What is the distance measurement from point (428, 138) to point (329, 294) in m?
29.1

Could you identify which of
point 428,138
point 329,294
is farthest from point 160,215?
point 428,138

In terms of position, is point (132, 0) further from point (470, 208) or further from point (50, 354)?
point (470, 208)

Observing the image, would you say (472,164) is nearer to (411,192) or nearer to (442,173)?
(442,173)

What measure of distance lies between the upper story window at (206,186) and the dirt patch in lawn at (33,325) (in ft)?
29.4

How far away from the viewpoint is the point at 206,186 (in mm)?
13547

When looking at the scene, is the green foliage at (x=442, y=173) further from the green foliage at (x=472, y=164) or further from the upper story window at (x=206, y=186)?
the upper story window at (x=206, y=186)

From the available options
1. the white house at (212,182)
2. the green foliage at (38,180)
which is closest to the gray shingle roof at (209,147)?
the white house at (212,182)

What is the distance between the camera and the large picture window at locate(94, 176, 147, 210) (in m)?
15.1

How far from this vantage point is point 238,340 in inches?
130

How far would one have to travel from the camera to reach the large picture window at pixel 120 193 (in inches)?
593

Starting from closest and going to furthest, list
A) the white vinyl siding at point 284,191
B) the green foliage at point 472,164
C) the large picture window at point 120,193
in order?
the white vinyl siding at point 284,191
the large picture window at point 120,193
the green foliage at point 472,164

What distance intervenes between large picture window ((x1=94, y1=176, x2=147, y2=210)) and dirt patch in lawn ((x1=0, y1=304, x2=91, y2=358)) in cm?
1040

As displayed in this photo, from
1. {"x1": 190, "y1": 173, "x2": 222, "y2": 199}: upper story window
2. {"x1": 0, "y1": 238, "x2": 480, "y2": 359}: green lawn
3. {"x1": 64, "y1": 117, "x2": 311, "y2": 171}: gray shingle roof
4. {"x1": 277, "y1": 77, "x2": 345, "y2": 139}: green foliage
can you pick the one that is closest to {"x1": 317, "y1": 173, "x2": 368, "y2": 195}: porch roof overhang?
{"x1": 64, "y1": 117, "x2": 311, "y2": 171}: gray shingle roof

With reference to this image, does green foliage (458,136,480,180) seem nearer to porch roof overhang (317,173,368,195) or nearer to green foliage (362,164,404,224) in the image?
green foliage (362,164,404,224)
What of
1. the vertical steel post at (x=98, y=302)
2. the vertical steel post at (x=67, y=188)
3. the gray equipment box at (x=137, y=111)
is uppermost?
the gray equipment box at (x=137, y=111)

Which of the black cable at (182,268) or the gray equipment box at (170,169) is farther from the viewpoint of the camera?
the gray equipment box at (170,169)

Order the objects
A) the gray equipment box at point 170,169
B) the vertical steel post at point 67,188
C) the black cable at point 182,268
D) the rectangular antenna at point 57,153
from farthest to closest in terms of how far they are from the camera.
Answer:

Stated problem: Return every record above exactly as it appears.

Exercise response:
What is the distance measurement from point (428, 138) to point (329, 294) in m?
29.1

Could you identify which of
point 428,138
point 329,294
is farthest from point 160,215?
point 428,138

In terms of position, is point (132, 0) further from point (470, 208) or further from point (50, 354)?
point (470, 208)

Observing the image, would you say (472,164) is nearer to (411,192) or nearer to (442,173)?
(442,173)

What measure of distance lies between the upper story window at (206,186) and the dirt patch in lawn at (33,325) (in ft)?
29.4

How far away from the viewpoint is the point at 206,186 (in mm)?
13547

When looking at the scene, is the green foliage at (x=442, y=173) further from the green foliage at (x=472, y=164) or further from the upper story window at (x=206, y=186)?
the upper story window at (x=206, y=186)

From the available options
1. the white house at (212,182)
2. the green foliage at (38,180)
which is closest to the gray shingle roof at (209,147)?
the white house at (212,182)

What is the distance between the camera and the large picture window at locate(94, 176, 147, 210) (in m)?
15.1

How far from this vantage point is point 238,340 in inches?
130

How far would one have to travel from the camera to reach the large picture window at pixel 120 193 (in inches)?
593

Starting from closest and going to furthest, list
A) the white vinyl siding at point 284,191
B) the green foliage at point 472,164
C) the large picture window at point 120,193
in order?
the white vinyl siding at point 284,191
the large picture window at point 120,193
the green foliage at point 472,164

What distance intervenes between large picture window ((x1=94, y1=176, x2=147, y2=210)) and dirt patch in lawn ((x1=0, y1=304, x2=91, y2=358)) in cm?
1040

As displayed in this photo, from
1. {"x1": 190, "y1": 173, "x2": 222, "y2": 199}: upper story window
2. {"x1": 0, "y1": 238, "x2": 480, "y2": 359}: green lawn
3. {"x1": 64, "y1": 117, "x2": 311, "y2": 171}: gray shingle roof
4. {"x1": 277, "y1": 77, "x2": 345, "y2": 139}: green foliage
can you pick the one that is closest to {"x1": 317, "y1": 173, "x2": 368, "y2": 195}: porch roof overhang?
{"x1": 64, "y1": 117, "x2": 311, "y2": 171}: gray shingle roof

With reference to this image, does green foliage (458,136,480,180) seem nearer to porch roof overhang (317,173,368,195) or nearer to green foliage (362,164,404,224) in the image?
green foliage (362,164,404,224)
What of
1. the vertical steel post at (x=98, y=302)
2. the vertical steel post at (x=67, y=188)
3. the gray equipment box at (x=137, y=111)
is uppermost?
the gray equipment box at (x=137, y=111)

Which of the black cable at (182,268) or the gray equipment box at (170,169) is farther from the viewpoint of the camera?
the gray equipment box at (170,169)

Order the objects
A) the gray equipment box at point 170,169
B) the vertical steel post at point 67,188
C) the black cable at point 182,268
D) the rectangular antenna at point 57,153
from farthest to closest in terms of how far they are from the camera.
Answer:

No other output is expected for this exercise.